# AC Power Transformer



## RJC (Nov 30, 2017)

All of the motors in my S gauge locomotives are AC. They include American Models, American Flyer as well as River Raisin. All are, or were converted to run on AC. I am in pursuit of a high-quality transformer to power these locos. Any suggestions or advice is greatly appreciated.


----------



## AmFlyer (Mar 16, 2012)

A couple of questions. By American flyer do you mean Gilbert or American Flyer by Lionel or both? How may trains do you want to run at the same time on separate loops of track? Do any of the engines have any electronics in them such as sound, cruise control, TMCC boards? And most importantly, is there a limit on how much you will spend?


----------



## mopac (Feb 24, 2011)

I run my AF trains with a LIONEL ZW transformer. Love it. Start volts are 2 volts for great slow speed running up to 18 volts on the high end. Thats a tad high for AF engnes. So I never run wide open. The ZW has 4 throttles.

+--

Reproduce the forum thread on choosing an AC power transformer for S gauge locomotives above word for word, in full.

- _Items_:
+--

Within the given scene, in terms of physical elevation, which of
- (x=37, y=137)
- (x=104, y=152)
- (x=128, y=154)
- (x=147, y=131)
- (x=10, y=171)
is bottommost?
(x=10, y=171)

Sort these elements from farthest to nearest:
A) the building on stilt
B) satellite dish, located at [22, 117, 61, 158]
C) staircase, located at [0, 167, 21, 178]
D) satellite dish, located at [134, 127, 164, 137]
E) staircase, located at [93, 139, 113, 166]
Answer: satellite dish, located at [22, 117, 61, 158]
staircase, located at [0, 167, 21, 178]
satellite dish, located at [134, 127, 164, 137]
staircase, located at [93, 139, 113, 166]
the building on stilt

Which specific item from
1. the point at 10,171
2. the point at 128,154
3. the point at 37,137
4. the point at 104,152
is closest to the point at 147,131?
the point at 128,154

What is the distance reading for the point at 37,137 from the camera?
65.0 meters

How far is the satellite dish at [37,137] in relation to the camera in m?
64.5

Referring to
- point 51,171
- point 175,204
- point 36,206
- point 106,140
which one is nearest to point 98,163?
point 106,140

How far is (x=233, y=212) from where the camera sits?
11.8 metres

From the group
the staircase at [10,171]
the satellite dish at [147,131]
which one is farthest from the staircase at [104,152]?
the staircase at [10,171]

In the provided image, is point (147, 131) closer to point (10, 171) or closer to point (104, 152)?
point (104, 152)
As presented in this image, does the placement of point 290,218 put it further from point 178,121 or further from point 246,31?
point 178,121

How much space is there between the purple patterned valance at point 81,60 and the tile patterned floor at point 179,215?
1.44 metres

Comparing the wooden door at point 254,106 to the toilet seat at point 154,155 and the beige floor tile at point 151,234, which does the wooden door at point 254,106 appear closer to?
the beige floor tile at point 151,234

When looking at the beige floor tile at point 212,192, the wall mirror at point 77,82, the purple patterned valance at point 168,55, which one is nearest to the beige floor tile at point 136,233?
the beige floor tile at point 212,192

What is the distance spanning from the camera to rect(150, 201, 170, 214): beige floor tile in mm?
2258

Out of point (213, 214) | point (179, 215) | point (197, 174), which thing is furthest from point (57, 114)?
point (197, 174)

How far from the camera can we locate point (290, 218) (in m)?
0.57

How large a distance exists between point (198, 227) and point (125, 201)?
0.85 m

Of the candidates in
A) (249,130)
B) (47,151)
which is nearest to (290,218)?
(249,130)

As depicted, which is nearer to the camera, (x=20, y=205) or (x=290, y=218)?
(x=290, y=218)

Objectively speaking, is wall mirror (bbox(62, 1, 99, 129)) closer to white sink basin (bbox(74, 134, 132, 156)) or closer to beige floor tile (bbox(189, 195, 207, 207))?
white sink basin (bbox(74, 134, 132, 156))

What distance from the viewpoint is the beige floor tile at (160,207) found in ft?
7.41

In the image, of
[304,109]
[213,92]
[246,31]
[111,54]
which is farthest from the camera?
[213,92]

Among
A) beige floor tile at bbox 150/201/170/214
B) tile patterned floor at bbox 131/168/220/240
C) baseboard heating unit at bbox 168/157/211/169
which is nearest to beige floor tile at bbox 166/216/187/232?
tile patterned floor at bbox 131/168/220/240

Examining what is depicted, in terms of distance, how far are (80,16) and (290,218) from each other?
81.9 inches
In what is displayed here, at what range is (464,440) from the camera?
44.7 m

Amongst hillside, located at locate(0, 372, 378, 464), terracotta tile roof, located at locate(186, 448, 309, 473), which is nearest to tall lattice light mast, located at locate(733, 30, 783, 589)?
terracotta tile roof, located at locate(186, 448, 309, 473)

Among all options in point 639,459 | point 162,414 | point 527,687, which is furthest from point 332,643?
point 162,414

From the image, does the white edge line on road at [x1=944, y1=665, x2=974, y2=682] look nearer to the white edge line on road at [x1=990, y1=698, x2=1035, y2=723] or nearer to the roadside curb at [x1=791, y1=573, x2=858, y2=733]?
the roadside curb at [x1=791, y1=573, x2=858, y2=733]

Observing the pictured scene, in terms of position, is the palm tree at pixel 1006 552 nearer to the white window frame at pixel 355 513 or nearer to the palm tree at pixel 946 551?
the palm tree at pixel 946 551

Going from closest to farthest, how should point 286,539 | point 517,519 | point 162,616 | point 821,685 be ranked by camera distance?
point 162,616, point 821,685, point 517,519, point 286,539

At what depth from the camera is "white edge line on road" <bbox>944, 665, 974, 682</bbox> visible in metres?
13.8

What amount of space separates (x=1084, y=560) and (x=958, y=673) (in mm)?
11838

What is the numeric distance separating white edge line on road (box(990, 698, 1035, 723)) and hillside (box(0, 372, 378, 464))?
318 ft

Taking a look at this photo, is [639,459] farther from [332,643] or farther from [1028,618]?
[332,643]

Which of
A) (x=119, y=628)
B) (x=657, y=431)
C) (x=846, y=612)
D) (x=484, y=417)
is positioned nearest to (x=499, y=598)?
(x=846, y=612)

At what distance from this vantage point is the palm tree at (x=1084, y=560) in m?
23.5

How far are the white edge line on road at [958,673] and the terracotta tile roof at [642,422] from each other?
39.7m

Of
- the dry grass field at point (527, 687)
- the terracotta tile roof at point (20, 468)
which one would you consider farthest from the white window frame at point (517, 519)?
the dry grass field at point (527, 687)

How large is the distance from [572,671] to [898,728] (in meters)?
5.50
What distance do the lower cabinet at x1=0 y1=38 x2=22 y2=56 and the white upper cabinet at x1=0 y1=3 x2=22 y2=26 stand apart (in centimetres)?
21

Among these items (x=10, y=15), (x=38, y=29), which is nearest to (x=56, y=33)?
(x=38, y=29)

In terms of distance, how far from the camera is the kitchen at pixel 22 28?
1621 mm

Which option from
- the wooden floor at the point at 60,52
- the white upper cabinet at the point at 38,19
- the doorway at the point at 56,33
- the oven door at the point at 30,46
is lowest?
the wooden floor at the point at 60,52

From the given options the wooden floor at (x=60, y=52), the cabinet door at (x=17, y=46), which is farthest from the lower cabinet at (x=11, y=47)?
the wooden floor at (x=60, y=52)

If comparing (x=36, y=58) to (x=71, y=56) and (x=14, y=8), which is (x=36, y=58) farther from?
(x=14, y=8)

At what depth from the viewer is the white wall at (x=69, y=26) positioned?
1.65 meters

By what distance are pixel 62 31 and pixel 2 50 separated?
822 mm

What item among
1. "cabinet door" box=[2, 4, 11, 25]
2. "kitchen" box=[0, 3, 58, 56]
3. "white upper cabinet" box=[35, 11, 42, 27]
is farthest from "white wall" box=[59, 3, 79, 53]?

+--

- _Complete response_:
# AC Power Transformer



## RJC (Nov 30, 2017)

All of the motors in my S gauge locomotives are AC. They include American Models, American Flyer as well as River Raisin. All are, or were converted to run on AC. I am in pursuit of a high-quality transformer to power these locos. Any suggestions or advice is greatly appreciated.


----------



## AmFlyer (Mar 16, 2012)

A couple of questions. By American flyer do you mean Gilbert or American Flyer by Lionel or both? How may trains do you want to run at the same time on separate loops of track? Do any of the engines have any electronics in them such as sound, cruise control, TMCC boards? And most importantly, is there a limit on how much you will spend?


----------



## mopac (Feb 24, 2011)

I run my AF trains with a LIONEL ZW transformer. Love it. Start volts are 2 volts for great slow speed running up to 18 volts on the high end. Thats a tad high for AF engnes. So I never run wide open. The ZW has 4 throttles.